Jordan took his fantasy pretty seriously as a method to convey his experience of the world: he was a military veteran, who then went to University before becoming a government employee as a scientist, and a religious Anglican and a Freemason.

His experience of institutions is very much reflected in the venial insanity of every single institution in these books.

The Aes Sedai in the first two books versus subsequent books are very much his read of "what the world thinks Freemason are like" versus "this is what the Freemason are like".
 






Library wants Stone & Sky back, most recent book in Rivers of London series that they have (maybe most recent, period).

I've decided to risk library fines and the squinting scorn of the librarian to keep it through to the weekend and read it.

Paramount Network GIF by Yellowstone
 

Read Trauma Industrial Complex by Darren McGarvey, a Scottish rapper and writer who has written prominently and eloquently about his addictions and childhood traumas, and this latest book is no exception.
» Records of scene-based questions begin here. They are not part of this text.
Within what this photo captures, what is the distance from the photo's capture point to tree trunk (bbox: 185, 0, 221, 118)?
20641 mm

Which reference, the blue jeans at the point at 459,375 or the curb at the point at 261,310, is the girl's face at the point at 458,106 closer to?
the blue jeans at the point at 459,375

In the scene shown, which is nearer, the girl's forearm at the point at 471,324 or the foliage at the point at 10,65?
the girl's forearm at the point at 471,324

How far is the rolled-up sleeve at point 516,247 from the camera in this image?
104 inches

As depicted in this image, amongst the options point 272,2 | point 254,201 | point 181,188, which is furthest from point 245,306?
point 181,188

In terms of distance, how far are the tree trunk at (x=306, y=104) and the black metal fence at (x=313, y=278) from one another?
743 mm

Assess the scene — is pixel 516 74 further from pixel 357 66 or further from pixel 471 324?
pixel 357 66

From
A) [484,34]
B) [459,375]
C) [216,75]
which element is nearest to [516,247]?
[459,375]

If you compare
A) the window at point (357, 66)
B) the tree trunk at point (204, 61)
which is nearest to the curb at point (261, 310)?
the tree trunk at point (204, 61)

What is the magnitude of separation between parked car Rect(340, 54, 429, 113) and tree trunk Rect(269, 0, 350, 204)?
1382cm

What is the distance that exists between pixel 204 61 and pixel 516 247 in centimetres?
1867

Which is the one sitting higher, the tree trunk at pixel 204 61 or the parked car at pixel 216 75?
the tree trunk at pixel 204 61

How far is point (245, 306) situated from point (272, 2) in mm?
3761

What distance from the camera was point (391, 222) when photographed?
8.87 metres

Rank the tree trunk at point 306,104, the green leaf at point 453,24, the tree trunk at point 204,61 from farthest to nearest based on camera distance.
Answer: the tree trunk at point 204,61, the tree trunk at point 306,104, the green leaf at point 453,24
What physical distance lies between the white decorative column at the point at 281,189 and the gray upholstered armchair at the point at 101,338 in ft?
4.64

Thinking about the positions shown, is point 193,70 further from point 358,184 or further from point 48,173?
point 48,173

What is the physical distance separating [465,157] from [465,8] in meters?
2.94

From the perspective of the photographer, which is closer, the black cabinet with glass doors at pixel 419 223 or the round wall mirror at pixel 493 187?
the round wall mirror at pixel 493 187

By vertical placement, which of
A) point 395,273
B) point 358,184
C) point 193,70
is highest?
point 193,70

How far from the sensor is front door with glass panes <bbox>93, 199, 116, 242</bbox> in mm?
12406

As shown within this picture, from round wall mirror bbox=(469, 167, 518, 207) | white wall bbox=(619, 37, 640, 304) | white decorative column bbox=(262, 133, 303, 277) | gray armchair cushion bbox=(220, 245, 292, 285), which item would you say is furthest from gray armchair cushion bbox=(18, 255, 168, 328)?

About half the book is less about his lived experiences and more about how he thinks trauma is processed by individuals, their audience, and social media - how, for instance, it’s very common and normal for people talking about their terrible life experiences to remember things inconsistently and emotionally, even shaping their narrative to be more like other people’s or more socially acceptable or even entertaining versions of the stories, and how this doesn’t invalidate their testimony or lived experience.

I found it a very engaging and informative read, and would recommend it. I’ll leave you from a quote from the book - not from McGarvey, but from Resmaa Menakem:

“Trauma decontextualised over time in a person looks like personality. Trauma decontextualised over time in a family looks like family traits. Trauma decontextualised over time in people looks like culture.”
 

That quote resonates a lot with me. The older I get, the more I think about how basic realities like untreated, untreatable chronic pain have shaped routine life throughout the ages.